So you should now know that almost 30 people were arrested in England for suspicion of plotting to blow up planes leaving the UK for the USA. News links here to refresh your memories:

And more news links everywhere than I’d care to link. Check them at your usual online news outlets.

The implication is that things that we take for granted as allowed to be carried onto a plane are now banned in the UK and the USA. Major airports around the world may follow suit. Things like laptops, iPods, water bottles, contact-lenses containers and the list goes on. The new threat is a type of liquid explosive which can be detonated using any form of electrical charge.

But if the threat is a liquid explosive, do you just allow big bins at airport terminals for travellers to throw their contraband into? (via BoingBoing) Does that seem like a wise idea to anyone? How do you logically deal with such a threat?

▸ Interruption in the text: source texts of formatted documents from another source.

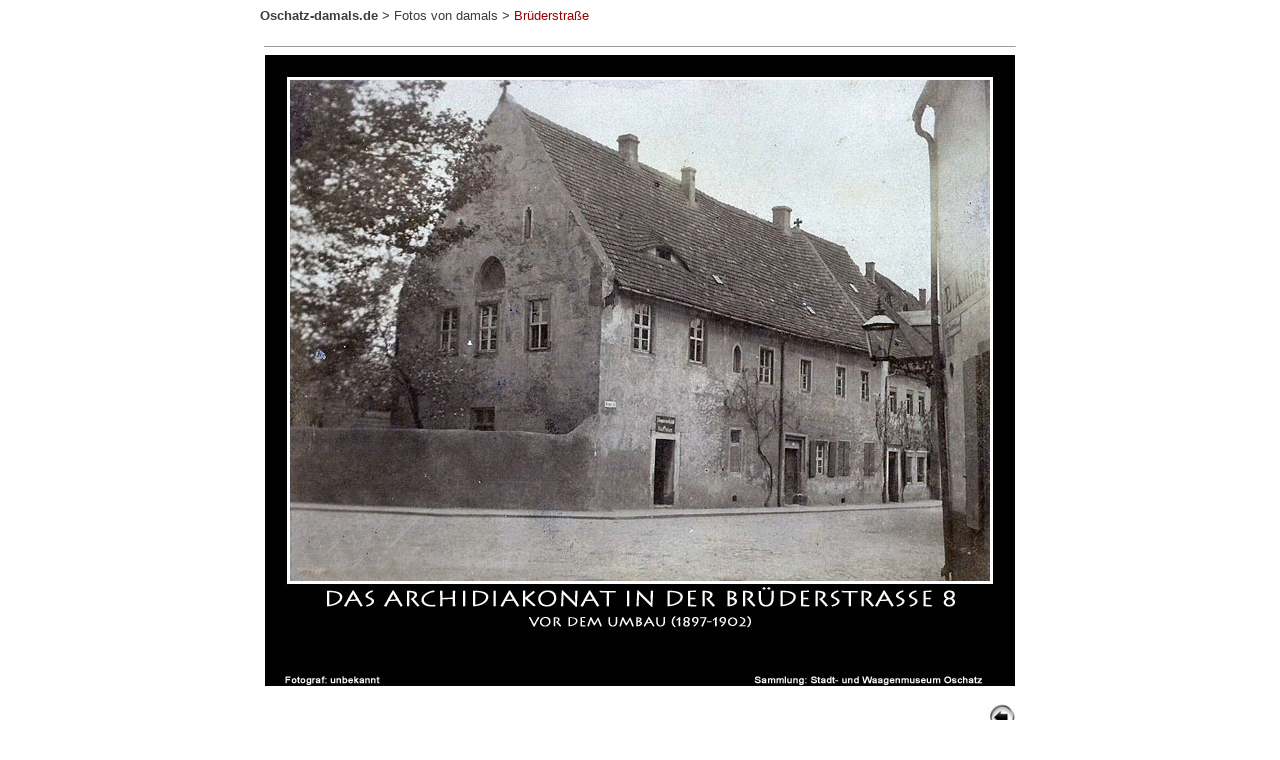

--- FILE ---
content_type: text/html
request_url: https://oschatz-damals.de/foto/m_bruederstr10.htm
body_size: 2585
content:
<!doctype html PUBLIC "-//W3C//DTD html 4.0 transitional//EN">
<html>

<head>
<meta http-equiv="Content-Type" content="text/html; charset=iso-8859-1">
<title>Oschatz-damals - Brüderstraße</title>
<style type="text/css"> html {overflow-y: scroll;}</style>
</head>

<body text="#333333" bgcolor="#ffffff" link="#000000" vlink="#333333" alink="#000000">

<table border="0" align="center" cellpadding="0" cellspacing="0" width="760">
	<tr>
		<td><font face="Arial" size=-1><b><a href="../index.htm" style="color: rgb(60, 60, 60); text-decoration: none">Oschatz-damals.de</a></b> &gt;
		<a href="foto_b.htm" style="color: rgb(60,60,60); text-decoration: none">Fotos von damals</a> &gt;
		<a href="1_brueder.htm" style="color: rgb(153,0,0); text-decoration: none">Brüderstraße</a><b><a href="1_brueder.htm" style="color: rgb(153,0,0); text-decoration: none"><br><br></a></b></font></td>
    </tr>
</table>
<hr size=1 width="750">

<table align="center" width="528" cellspacing="0" cellpadding="0">
    <tr>
        <td>
            <p align="center"><img src="1_bruederstr10.jpg" width="750" height="631" border="0"><br>&nbsp;</p>
        </td>    </tr>
	<tr>
        
<td align="right"><a href="javascript:
history.back();"><img src="back1.gif" width="26" height="26" border="0" title="zurück"></a></td>
    </tr>
    </table>


<br><br>

<hr size="1" width="750">

<table border="0" align="center" width="750" cellpadding="0" cellspacing="0">
    <tr valign="top">
        <td width="112"><font size="1" face="Arial"><b>© 1998 - 2026</b></font></td>
        <td width="432"><font size="1" face="Arial">
		<a href="../sitemap.html">Inhalt</a> |
		<a href="../neues.htm">Neues</a> |
		<a href="../person_1.htm">über mich</a> |
        <a href="../ungeklaertes.html">Ungeklärtes</a> |
		<a href="../impressum.html">Impressum</a> | 
		<a href="../daten.html">Datenschutzerklärung</a> |
		<a href="../links.htm">Links</a></font></td>
        <td width="206"><table cellpadding=0 cellspacing=0 border=0 align="right">
        	<tr>
                <td align="right">
                    <form style="margin:0px" action="https://search.freefind.com/find.html" method="get" target="_self">
					<input type="hidden" name="si" value="34692193">
					<input type="hidden" name="pid" value="r">
					<input type="hidden" name="n" value="0">
					<input type="hidden" name="_charset_" value="">
					<input type="hidden" name="bcd" value="&#247;">
					<input type="text" name="query" size="18">
					<input type="submit" value="Suche"></form></td>        
                </tr>
            </table>
		</td>
    </tr>
</table>

</body>
</html>


Is the response appropriate to the threat? Where do you draw the line? Terrorism is a reality and there will always be a threat of catastrophe. Do we strip every airline passenger naked and inject them with tranquilisers for the duration of the flight? Is that what it would take to make us feel safe again?

ZeFrank has nicely summarised it.

The strategy to terrorism is to use isolated acts of violence to instill fear and confusion into the population at large. A small number of people can incapacitate a society by leveraging our inability to understand risk.

He also noted that many other places in the world have to come to terms with terrorism on a daily basis and yet,

These societies have pulled together and not allow isolated acts of violence to tear at their fibre.